About
I am working on a dissertation about geospatial software history and in an effort to make myself a little more accountable to working on the project, thought I would post through it.
What the dissertation is about, briefly (or, things I’m looking at)
- How maps make money (and whether it’s sustainable)
- The labor of doing geospatial (ground truthing/data collection, standards-setting and its discontents, actually super-hard and annoying math, being union-busted)
- What the business and labor constraints and conditions of geospatial software do to the work of doing geo stuff
What the dissertation is about, broadly (cribbed from the proposal)
In my first year as a graduate student, a faculty GIS instructor came to the required all-cohort intro course to share her work. During the question and answer period, a student tentatively raised his hand. “Why is ArcGIS…” he paused. “Why is it like that?” The instructor smiled and nodded, understanding everything left unspoken by like that: why is ArcGIS—the default desktop software for doing work in geographic information sciences, used in geography departments and government agencies around the world—so clunky, why does it have so many dropdown menus and buttons, why is it only available on the Windows operating system, why is it so slow? Her answer was compassionate but somewhat speculative—as an ArcGIS power user, she is well-versed in the quirks of the software but not the processes that made it like that. Another student compared it to Adobe Photoshop: a similarly buttons-and-menus laden software, incredibly powerful for its specialized use cases but with its own learning curve.
The discussion moved on, but this brief moment has stuck with me years into my PhD for a few reasons. For one thing, hearing my peers articulate their own frustrations with ArcGIS was personally validating—it is annoying software! But I also believed there had to be a better answer for the “why is it like that” question than merely “doing geo stuff is complicated.” Not that I lack sympathy for the software engineers at Esri, the company behind ArcGIS. Working with geospatial data involves working on several hard technical problems simultaneously, as varied as planar geometry, boolean algebra, graphics rendering, information design, and computer vision. To do any one thing well is very difficult; to do all of them at once generally means making some compromise. That compromise manifests in user experience. As a result, geospatial software tools tend to fall broadly into two categories: discrete software libraries (many open-source) that do a limited number of tasks which get chained together in code, or overwhelming kitchen-sink desktop software like ArcGIS that for various reasons everybody sort of has to use. Like Tolstoy’s unhappy families, all geospatial software is difficult in its own way, and users of geospatial software—who come from a wide variety of fields including academia, government, journalism, real estate, urban design, activism, extractive industry, and logistics—wrestle with and sometimes begrudgingly come to love these tools despite their limitations because well, it’s what they have to work with. For everyone who doesn’t work with geospatial data and software and mainly encounters digital maps on their phones, this “why is it like that” underbelly largely goes unseen.

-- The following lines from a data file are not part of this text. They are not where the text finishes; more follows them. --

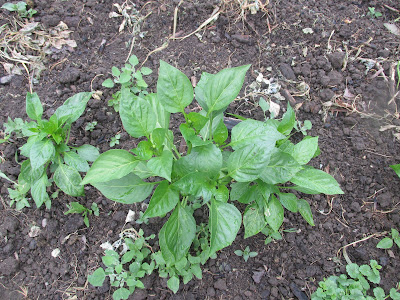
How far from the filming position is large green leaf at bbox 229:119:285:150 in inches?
73.9

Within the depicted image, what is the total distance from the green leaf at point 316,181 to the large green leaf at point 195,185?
57cm

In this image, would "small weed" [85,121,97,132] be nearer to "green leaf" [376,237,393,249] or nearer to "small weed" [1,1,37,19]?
"small weed" [1,1,37,19]

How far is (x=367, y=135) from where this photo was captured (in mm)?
2771

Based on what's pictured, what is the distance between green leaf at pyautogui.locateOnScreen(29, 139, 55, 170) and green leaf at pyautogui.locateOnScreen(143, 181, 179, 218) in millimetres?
813

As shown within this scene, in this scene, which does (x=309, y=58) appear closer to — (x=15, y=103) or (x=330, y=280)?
(x=330, y=280)

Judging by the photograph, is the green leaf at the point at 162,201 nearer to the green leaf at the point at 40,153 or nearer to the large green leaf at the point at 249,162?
the large green leaf at the point at 249,162

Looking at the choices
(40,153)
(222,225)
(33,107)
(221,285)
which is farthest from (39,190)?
(221,285)

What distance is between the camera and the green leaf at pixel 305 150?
203 cm

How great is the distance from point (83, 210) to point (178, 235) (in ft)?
3.24

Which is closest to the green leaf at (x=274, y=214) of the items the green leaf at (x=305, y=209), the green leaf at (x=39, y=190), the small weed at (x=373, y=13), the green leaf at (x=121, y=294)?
the green leaf at (x=305, y=209)

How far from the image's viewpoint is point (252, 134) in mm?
1931

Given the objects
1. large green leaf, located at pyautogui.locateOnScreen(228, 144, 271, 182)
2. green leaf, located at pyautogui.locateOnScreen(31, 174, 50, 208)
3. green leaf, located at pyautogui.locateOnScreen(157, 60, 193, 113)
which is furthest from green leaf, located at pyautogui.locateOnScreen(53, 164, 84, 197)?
large green leaf, located at pyautogui.locateOnScreen(228, 144, 271, 182)

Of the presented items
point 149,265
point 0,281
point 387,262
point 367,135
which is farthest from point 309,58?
point 0,281

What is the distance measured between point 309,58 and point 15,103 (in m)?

Works in GIS history offers few insights for the “why is it like that” question—in part because software has advanced significantly since GIS’ origins, and GIS history tends to emphasize origins more than, say, the last thirty to forty years of software development. As a result, the private sector’s role in establishing key standards and tools of the geospatial trade (whether as contractors to not-for-profit and state efforts, as industry association members collaborating on tools, or as proprietors of key products) has not been subject to as much robust research in geography, history of computing, or STS.
All that being said, I must confess: this dissertation will not get to the bottom of why ArcGIS is like that—in part because of in-progress scholarship on that question from another academic who miraculously has made inroads with Esri corporate and gained access to their archives. Instead, this dissertation takes a broader view at the core tools and methods underlying some of the most seemingly banal, taken for granted qualities—both by expert practitioners and by casual users of consumer-facing digital maps—of geospatial software. I’m looking at things like software libraries and data products and standards. This of course includes looking at companies (including Esri), but I wanted to get away from the tendency within academic geography to frame geospatial software in terms of its impacts and uses in geography itself and that meant looking at products for totally different sectors and markets and use cases.
Acknowledgments
This research received financial support from a Sloan Foundation Dissertation Improvement Grant.